L’évaluation a plusieurs objectifs, mais son but principal est de fournir une information la plus objective possible sur le fonctionnement d’un secteur, à charge aux acteurs d’en tirer ensuite les conclusions qu’ils souhaitent par rapport aux objectifs qu’ils se fixent. En ce sens, l’évaluation doit fournir les bases à un débat public et contribuer à l’existence d’une opinion publique européenne, en apportant l’information, qui en est une condition essentielle. Le caractère démocratique du débat dépendra de la capacité de tous les acteurs à y intervenir.

Les diverses autorités publiques y seront naturellement présentes. Elles avaient auparavant souvent le monopole de la parole légitime dans le débat ; elle continueront à y tenir une forte présence pour peu qu’elles assument leur rôle de définition des missions d’intérêt général et de régulation du secteur.
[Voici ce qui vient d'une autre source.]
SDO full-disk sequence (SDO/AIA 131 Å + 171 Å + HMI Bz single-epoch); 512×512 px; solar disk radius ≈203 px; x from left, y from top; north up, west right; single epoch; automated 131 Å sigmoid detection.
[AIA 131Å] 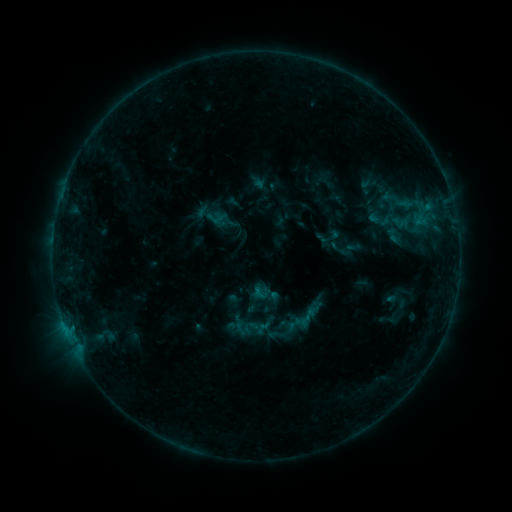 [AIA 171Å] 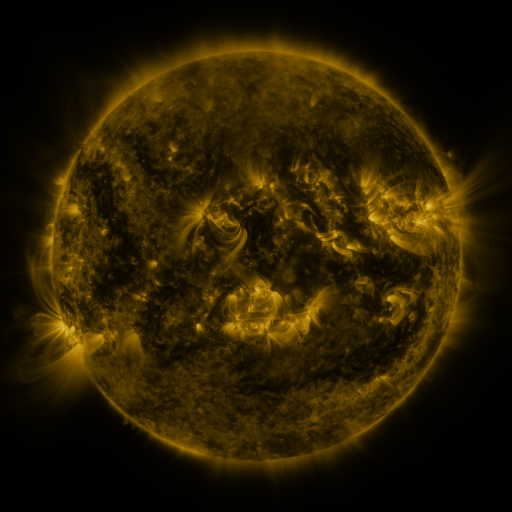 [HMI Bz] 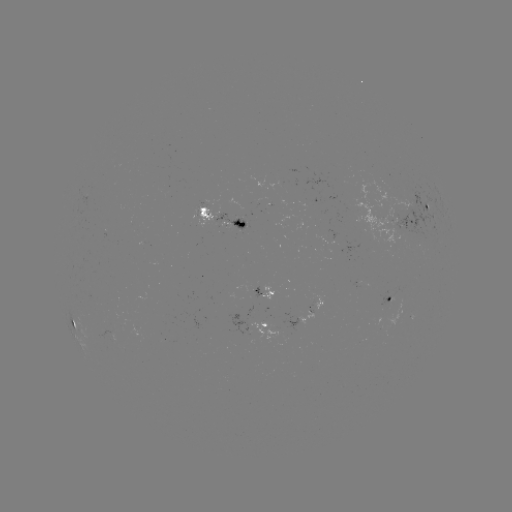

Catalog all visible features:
sigmoid: (393, 236)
Les opérateurs, ainsi que les grands clients industriels, ont également les ressources nécessaires pour tenir leur place dans le débat, et ils l’ont déjà tenue lors des discussions autour des directives et des lois de transposition.

Le problème se pose essentiellement pour les consommateurs-citoyens résidentiels. En effet, l’étude des diverses situations dans les Etat-membres montre qu’ils sont rarement en situation de faire entendre leurs voix de manière efficace lorsqu’ils ne disposent pas d’une institution leur permettant d’avoir accès au débat de manière durable et solide.

La création de « conseils des consommateurs » ( ), dotés de leurs propres moyens d’expertise et de communication, pourrait contribuer à l’efficacité de l’évaluation et permettre au consommateur-citoyen de tirer pleinement partie de celle-ci dans son jugement sur le mode d’organisation et de régulation des services d’intérêt économique général. La mise en place de « médiateurs » peut également contribuer à la prise en compte des aspirations de consommateurs.

Une volonté politique forte

Il reste que la mise en œuvre de ces propositions et recommandations suppose l’existence d’une volonté politique forte, pour vaincre les réticences et obstacles. Certains acteurs mettent en avant les difficultés et la complexité inhérentes à l’exercice pour la freiner voire l’entraver ; pour les responsables des autorités publiques, l’évaluation conduit à révéler des objectifs qu’ils ne souhaitent pas toujours expliciter ; certains opérateurs peuvent escompter que les utilisateurs ne disposent pas d’éléments précis de comparaison ; les acteurs qui estiment être en position favorable en matière de répartition des rentes peuvent ne pas souhaiter une véritable transparence ; etc.

C’est en développant une dynamique progressive d’évaluation que ces réticences et obstacles pourront être dépassés, bien davantage que par des règles ou injonctions. C’est pourquoi nous recommandons que soit conduite sans plus attendre toute forme d’expérimentation fut-elle partielle.

L’article 16 du traité de l’Union européenne reconnaît que les services d’intérêt économique général sont des composantes des « valeurs communes » de l’Union et souligne leur rôle dans la promotion de la « cohésion sociale et territoriale ». Ces mots forts n’auront de sens que s’ils sont déclinés dans chacun des domaines concernés et se traduisent dans leur efficacité sociétale, sans servir pour autant d’alibi à des formes de protections nationales.

Développer l’évaluation des performances des services d’intérêt économique général est un axe clé pour que ceux-ci répondent de mieux en mieux à leur finalité qui n’est autre que de répondre aux besoins des consommateurs, des citoyens et de la société et à leurs évolutions.